** PROBLEM STATEMENT **
Render the items starting at the one containing "smartcontrolcloud.com.br" and ending at the one containing "Ansicht 10 - Neuwagen", both included, as a numbered list with no blank lines. Leave the pictures out and give nothing beyond those items.

** TASK MATERIAL **
---*---
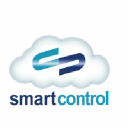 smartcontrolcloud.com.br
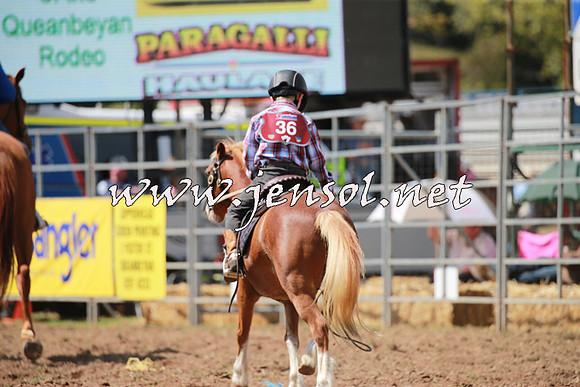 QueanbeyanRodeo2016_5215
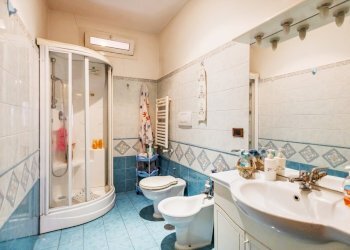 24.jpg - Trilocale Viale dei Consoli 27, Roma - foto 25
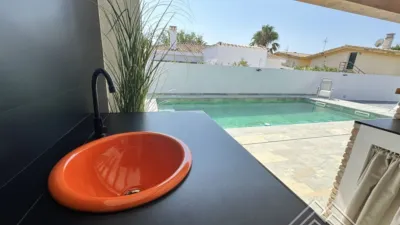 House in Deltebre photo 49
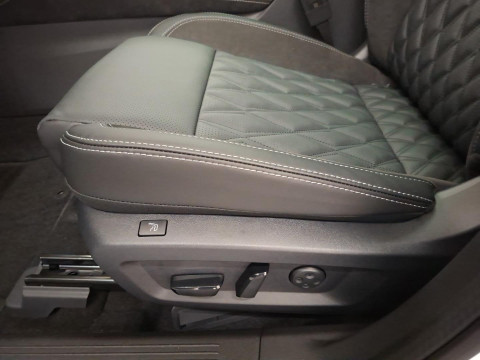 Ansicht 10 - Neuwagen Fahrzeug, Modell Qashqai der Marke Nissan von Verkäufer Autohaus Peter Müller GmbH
---*---
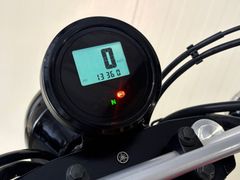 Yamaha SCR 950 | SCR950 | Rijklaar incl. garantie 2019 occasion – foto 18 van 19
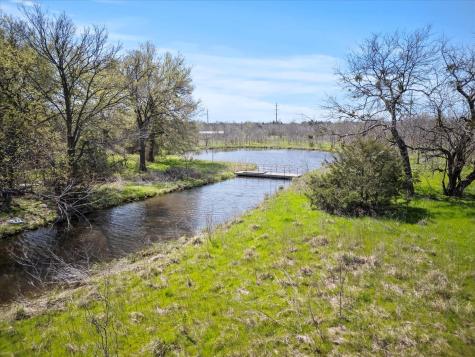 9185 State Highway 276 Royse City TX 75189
---*---
** ANSWER TO THE EXERCISE **
1.  smartcontrolcloud.com.br
2.  QueanbeyanRodeo2016_5215
3.  24.jpg - Trilocale Viale dei Consoli 27, Roma - foto 25
4.  House in Deltebre photo 49
5.  Ansicht 10 - Neuwagen Fahrzeug, Modell Qashqai der Marke Nissan von Verkäufer Autohaus Peter Müller GmbH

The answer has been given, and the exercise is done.